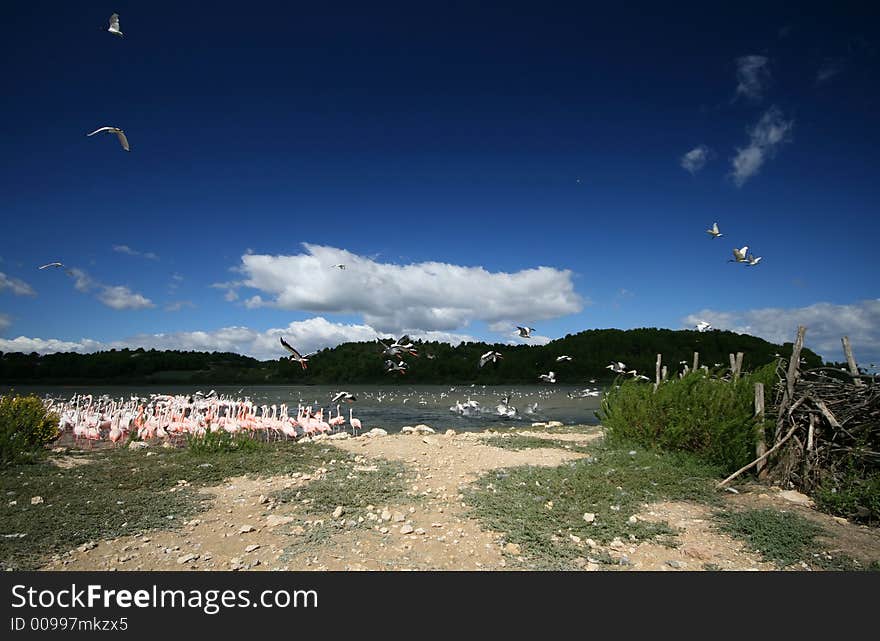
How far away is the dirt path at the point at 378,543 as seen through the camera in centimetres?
544

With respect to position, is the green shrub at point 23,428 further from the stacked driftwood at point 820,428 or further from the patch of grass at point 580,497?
the stacked driftwood at point 820,428

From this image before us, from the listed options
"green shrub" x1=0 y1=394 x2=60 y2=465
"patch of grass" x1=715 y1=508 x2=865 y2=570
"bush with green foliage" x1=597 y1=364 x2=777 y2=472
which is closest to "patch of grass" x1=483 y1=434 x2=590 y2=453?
"bush with green foliage" x1=597 y1=364 x2=777 y2=472

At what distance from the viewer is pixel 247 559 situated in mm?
5547

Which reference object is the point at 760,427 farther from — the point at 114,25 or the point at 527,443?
the point at 114,25

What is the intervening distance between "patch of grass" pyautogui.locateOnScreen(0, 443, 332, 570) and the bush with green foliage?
763 centimetres

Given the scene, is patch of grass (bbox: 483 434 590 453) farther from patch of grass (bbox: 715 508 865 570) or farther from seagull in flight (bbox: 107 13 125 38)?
seagull in flight (bbox: 107 13 125 38)

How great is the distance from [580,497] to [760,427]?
4298 mm

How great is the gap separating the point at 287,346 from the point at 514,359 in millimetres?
58192

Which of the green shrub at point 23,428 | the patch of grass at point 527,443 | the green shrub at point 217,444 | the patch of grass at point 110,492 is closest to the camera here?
the patch of grass at point 110,492

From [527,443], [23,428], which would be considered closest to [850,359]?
[527,443]

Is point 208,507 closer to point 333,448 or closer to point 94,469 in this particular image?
point 94,469

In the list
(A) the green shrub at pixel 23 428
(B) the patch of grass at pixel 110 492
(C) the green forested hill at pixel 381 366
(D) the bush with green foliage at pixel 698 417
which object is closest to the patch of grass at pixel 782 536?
(D) the bush with green foliage at pixel 698 417

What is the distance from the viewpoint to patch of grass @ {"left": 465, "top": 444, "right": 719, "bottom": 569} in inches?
238

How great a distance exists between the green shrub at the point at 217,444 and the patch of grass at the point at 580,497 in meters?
7.47
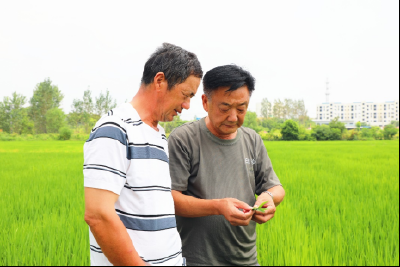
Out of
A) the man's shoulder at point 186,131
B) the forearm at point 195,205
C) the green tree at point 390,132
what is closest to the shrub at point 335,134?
the green tree at point 390,132

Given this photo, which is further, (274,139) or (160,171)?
(274,139)

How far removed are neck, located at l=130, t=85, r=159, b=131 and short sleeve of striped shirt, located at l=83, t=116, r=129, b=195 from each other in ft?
0.54

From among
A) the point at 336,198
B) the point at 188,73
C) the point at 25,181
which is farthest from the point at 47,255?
the point at 336,198

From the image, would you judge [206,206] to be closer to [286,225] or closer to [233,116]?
[233,116]

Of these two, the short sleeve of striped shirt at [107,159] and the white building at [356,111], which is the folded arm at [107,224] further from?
the white building at [356,111]

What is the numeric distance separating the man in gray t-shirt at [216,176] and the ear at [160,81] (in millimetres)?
377

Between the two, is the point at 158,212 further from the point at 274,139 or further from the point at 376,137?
the point at 376,137

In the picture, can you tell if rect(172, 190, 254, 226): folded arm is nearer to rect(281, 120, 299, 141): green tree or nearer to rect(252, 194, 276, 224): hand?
rect(252, 194, 276, 224): hand

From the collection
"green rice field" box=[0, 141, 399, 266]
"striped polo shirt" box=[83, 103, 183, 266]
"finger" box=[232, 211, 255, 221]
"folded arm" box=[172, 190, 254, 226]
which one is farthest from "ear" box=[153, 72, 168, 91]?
"green rice field" box=[0, 141, 399, 266]

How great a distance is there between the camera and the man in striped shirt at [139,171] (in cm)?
83

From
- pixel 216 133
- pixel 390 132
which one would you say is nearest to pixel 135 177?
pixel 216 133

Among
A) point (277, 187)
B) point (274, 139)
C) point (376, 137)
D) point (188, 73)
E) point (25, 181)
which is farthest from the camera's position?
point (376, 137)

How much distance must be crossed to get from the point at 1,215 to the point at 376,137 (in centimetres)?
3183

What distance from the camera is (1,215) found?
2951 millimetres
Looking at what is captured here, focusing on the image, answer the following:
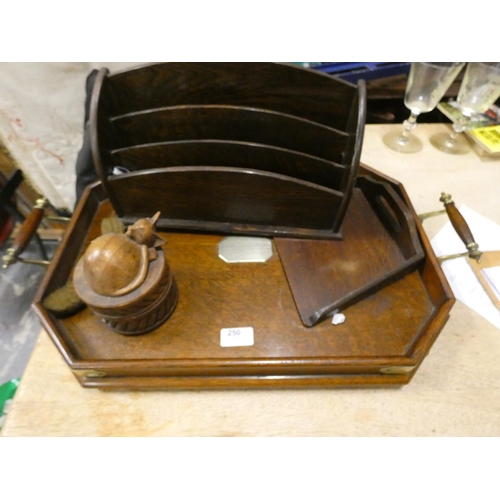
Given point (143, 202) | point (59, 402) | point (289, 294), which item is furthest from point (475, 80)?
point (59, 402)

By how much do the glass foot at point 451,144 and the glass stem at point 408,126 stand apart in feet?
0.26

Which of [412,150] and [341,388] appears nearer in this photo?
[341,388]

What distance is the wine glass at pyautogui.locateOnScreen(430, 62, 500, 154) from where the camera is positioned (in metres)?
0.91

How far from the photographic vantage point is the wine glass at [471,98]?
0.91 m

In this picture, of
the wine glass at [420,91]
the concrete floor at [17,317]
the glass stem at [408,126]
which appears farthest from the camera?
the concrete floor at [17,317]

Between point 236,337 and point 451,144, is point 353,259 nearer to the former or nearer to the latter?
point 236,337

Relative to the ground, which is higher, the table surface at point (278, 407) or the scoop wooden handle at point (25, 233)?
the scoop wooden handle at point (25, 233)

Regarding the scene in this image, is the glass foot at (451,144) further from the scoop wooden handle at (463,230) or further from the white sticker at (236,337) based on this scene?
the white sticker at (236,337)

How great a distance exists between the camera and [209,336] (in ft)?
2.05

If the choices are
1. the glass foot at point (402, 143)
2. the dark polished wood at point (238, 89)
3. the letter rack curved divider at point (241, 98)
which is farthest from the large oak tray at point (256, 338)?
the glass foot at point (402, 143)

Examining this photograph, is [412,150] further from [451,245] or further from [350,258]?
[350,258]

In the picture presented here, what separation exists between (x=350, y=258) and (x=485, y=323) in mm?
295

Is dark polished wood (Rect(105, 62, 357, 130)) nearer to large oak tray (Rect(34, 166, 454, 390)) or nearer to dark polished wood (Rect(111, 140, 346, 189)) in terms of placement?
dark polished wood (Rect(111, 140, 346, 189))

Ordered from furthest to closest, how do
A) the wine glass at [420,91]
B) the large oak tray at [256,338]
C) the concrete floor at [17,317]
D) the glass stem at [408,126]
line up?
the concrete floor at [17,317]
the glass stem at [408,126]
the wine glass at [420,91]
the large oak tray at [256,338]
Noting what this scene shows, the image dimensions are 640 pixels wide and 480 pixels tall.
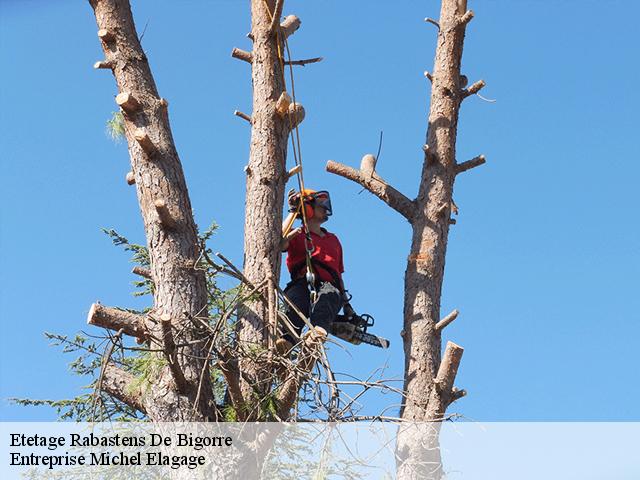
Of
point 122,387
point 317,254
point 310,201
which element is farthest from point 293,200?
point 122,387

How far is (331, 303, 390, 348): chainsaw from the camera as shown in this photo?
7.46 metres

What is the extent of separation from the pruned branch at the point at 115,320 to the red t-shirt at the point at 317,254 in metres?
1.77

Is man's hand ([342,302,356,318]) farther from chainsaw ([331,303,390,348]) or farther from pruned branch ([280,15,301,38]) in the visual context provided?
pruned branch ([280,15,301,38])

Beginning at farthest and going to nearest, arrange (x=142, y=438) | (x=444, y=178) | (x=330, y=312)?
(x=444, y=178) < (x=330, y=312) < (x=142, y=438)

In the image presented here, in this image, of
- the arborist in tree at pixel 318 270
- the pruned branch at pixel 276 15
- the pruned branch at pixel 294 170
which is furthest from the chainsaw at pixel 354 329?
the pruned branch at pixel 276 15

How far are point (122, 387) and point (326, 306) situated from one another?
5.64 ft

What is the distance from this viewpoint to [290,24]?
7777 millimetres

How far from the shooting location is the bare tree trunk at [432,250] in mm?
6695

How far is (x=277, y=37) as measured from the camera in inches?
293

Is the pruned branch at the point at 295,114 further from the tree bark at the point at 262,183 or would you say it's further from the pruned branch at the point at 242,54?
the pruned branch at the point at 242,54

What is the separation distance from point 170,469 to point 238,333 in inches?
40.1

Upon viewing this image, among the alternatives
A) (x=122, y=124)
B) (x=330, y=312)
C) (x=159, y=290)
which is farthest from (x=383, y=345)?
(x=122, y=124)

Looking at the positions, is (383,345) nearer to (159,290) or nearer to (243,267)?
(243,267)

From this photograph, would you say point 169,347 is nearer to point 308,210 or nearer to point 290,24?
point 308,210
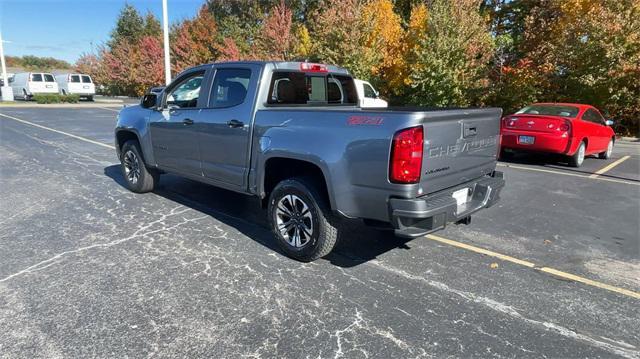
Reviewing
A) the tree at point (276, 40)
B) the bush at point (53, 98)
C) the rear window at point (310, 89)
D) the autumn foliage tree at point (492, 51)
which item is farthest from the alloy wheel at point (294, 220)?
the bush at point (53, 98)

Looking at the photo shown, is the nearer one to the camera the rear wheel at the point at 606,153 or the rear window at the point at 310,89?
the rear window at the point at 310,89

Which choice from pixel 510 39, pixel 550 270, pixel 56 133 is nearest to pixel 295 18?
pixel 510 39

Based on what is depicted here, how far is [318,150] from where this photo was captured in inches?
144

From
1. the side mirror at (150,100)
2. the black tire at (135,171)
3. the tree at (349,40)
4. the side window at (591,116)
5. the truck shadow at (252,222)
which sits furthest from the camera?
the tree at (349,40)

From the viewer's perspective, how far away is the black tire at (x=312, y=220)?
3.79 meters

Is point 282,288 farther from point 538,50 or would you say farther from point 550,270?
point 538,50

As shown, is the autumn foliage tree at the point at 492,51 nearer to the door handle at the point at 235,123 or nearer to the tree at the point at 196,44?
the tree at the point at 196,44

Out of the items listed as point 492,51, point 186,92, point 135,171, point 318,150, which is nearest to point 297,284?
point 318,150

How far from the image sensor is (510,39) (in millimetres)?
18828

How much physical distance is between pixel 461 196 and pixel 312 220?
1359 mm

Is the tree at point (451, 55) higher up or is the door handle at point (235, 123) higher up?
the tree at point (451, 55)

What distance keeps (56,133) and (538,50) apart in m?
18.0

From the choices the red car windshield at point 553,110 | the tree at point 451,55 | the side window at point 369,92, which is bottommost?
the red car windshield at point 553,110

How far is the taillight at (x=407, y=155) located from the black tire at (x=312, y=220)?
2.60 feet
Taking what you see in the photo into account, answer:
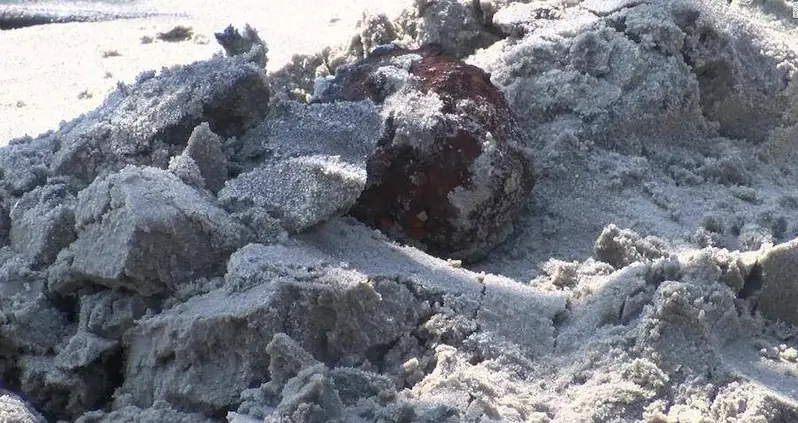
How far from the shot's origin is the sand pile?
1.64 meters

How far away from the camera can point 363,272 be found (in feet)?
6.07

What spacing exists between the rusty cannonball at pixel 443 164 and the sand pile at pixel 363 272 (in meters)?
0.05

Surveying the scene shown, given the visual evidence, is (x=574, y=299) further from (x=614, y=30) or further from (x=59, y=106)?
(x=59, y=106)

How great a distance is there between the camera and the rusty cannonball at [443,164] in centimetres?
220

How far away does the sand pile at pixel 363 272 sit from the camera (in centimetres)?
164

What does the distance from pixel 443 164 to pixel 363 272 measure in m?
0.46

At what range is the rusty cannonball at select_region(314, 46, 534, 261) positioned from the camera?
2197 mm

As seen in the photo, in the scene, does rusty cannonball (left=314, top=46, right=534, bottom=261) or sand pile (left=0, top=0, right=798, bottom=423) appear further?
rusty cannonball (left=314, top=46, right=534, bottom=261)

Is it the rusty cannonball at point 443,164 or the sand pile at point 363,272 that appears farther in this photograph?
the rusty cannonball at point 443,164

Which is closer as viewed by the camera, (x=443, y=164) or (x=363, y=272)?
(x=363, y=272)

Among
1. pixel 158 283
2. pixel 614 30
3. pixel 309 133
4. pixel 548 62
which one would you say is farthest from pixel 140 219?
pixel 614 30

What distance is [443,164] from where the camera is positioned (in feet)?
7.23

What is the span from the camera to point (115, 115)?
231 centimetres

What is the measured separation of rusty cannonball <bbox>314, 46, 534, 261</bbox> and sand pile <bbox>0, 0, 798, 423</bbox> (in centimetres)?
5
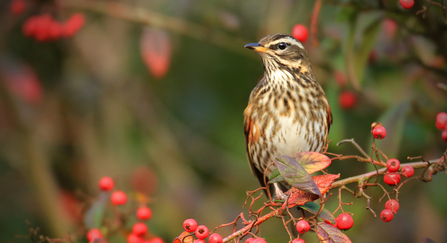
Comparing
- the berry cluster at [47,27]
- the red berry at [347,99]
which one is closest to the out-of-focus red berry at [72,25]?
the berry cluster at [47,27]

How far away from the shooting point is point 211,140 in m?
4.49

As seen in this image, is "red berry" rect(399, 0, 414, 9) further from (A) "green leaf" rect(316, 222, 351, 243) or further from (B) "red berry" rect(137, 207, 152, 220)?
(B) "red berry" rect(137, 207, 152, 220)

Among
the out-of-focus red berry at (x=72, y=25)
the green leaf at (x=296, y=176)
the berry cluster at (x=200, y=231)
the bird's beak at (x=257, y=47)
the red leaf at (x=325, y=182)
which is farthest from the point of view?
the out-of-focus red berry at (x=72, y=25)

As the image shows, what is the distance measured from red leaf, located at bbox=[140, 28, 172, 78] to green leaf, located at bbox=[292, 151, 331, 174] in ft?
5.11

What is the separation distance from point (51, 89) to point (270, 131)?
2.03 metres

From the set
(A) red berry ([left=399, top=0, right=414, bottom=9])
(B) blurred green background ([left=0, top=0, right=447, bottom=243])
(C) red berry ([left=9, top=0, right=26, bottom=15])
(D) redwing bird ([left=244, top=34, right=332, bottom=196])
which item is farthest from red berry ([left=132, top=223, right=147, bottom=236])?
(C) red berry ([left=9, top=0, right=26, bottom=15])

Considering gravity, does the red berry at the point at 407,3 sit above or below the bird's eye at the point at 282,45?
below

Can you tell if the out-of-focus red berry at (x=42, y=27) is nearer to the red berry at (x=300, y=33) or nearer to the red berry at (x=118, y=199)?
the red berry at (x=118, y=199)

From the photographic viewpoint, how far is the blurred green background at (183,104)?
2.53m

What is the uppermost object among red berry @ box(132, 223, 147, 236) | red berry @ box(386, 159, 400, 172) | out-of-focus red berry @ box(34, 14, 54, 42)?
out-of-focus red berry @ box(34, 14, 54, 42)

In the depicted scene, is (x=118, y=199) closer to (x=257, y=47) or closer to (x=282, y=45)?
(x=257, y=47)

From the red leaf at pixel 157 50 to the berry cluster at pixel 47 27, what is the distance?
607mm

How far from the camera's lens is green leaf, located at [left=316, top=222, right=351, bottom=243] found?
4.33 ft

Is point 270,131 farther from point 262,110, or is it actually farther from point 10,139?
point 10,139
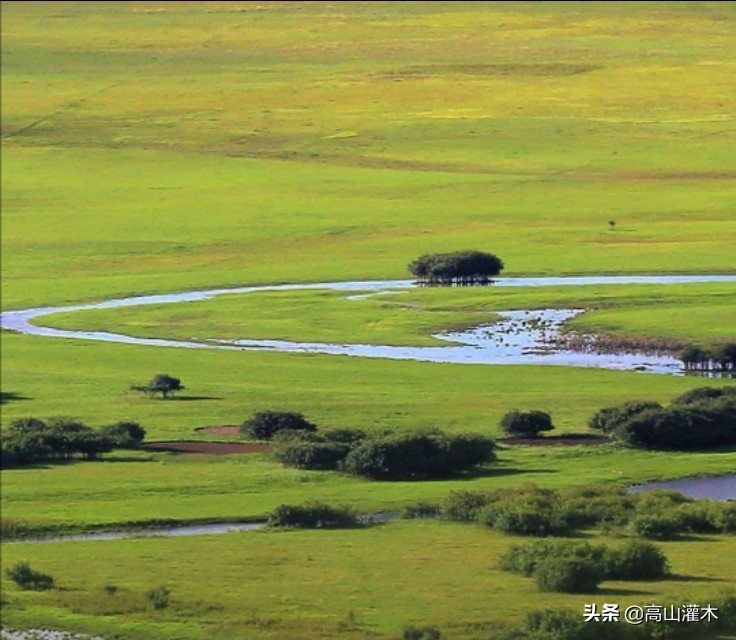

* What is asked: Count the lines of the material above that contain the string "building", matching case exactly, and reply with the number alone.

* Correct result: 2